Why does Scalability matter, and how does Cassandra scale?
date: October 30, 2010
The term scalability is inherently a bit amorphous and typically dependent on a specific use case. For the sake of this discussion, we'll define scalability as the ability to add computational resources to a database in order to gain more throughput. We'll look specifically at the two types of scalability available - vertical and horizontal - and provide a discussion of each in this context.
Vertical scalability involves moving from one machine to another that has more capacity - whether that's RAM, CPU, storage or some combination thereof. Though this may seem like the most direct approach, scaling a database vertically is expensive in both financial outlay and resource education.
In considering financial outlay, larger, more robust hardware is expensive to acquire and operate. Particularly when dealing with large amounts of data, moving to some sort of attached storage infrastructure is necessary as a single instance having access to the number of required disks becomes impractical in a single chassis.

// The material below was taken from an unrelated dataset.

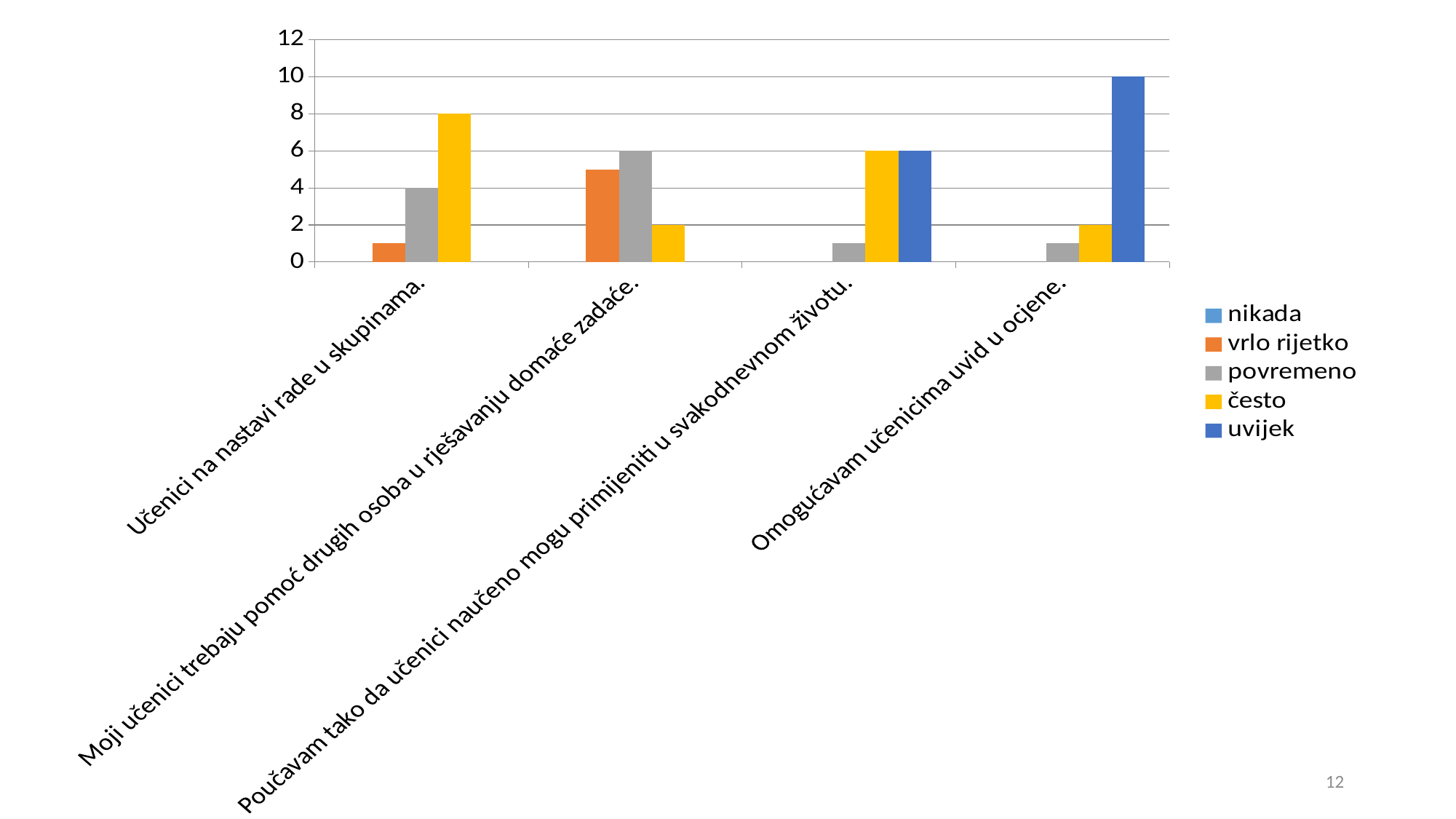
What is the value of "povremeno" for "Moji učenici trebaju pomoć drugih osoba u rješavanju domaće zadaće."? 6 What kind of chart is shown on the slide? bar chart Which series has the highest value for "Omogućavam učenicima uvid u ocjene."? uvijek What is the difference between the "često" value for "Učenici na nastavi rade u skupinama." and the "često" value for "Moji učenici trebaju pomoć drugih osoba u rješavanju domaće zadaće."? 6 How many series does the legend list? 5 What is the value of "uvijek" for "Omogućavam učenicima uvid u ocjene."? 10 What is the value of "često" for "Učenici na nastavi rade u skupinama."? 8 How many categories are shown on the x axis? 4 Is the value of "vrlo rijetko" for "Učenici na nastavi rade u skupinama." greater or less than 2? less Which is larger: the "povremeno" value for "Učenici na nastavi rade u skupinama." or the "često" value for "Omogućavam učenicima uvid u ocjene."? povremeno for Učenici na nastavi rade u skupinama. Is the value of "vrlo rijetko" for "Moji učenici trebaju pomoć drugih osoba u rješavanju domaće zadaće." greater or less than 4? greater What is the value of "često" for "Poučavam tako da učenici naučeno mogu primijeniti u svakodnevnom životu."? 6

In terms of resource dedication, if there are any requirements for maintaining uptime, significant operational planning and effort are usually required to migrate to the new system. If the volume of data is large, then the physical transfer from the old system to the new can take an inordinate amount of time depending on the load.
In contrast, a system is horizontal scalable if hardware can be added incrementally. If you need more capacity, you add additional hardware. In an ideal horizontally scalable system, addition of hardware should provide linear increases in capacity available without reconfiguration or downtime required of existing nodes.
Apache Cassandra meets the requirements of an ideal horizontally scalable system by allowing for seamless addition of nodes. As you need more capacity, you add nodes to the cluster and the cluster will utilize the new resources automatically.
This level of scaling flexibility easily lends itself to efficient deployment on either commodity hardware or cloud based infrastructure. By utilizing the benefits of the cloud, you can scale your Cassandra cluster as you need to, and on the fly, thanks to service providers like Rackspace's Cloud Servers and Amazon's EC2 offerings. As your demands grow, simply launch new instances to increase the size of your Cassandra cluster.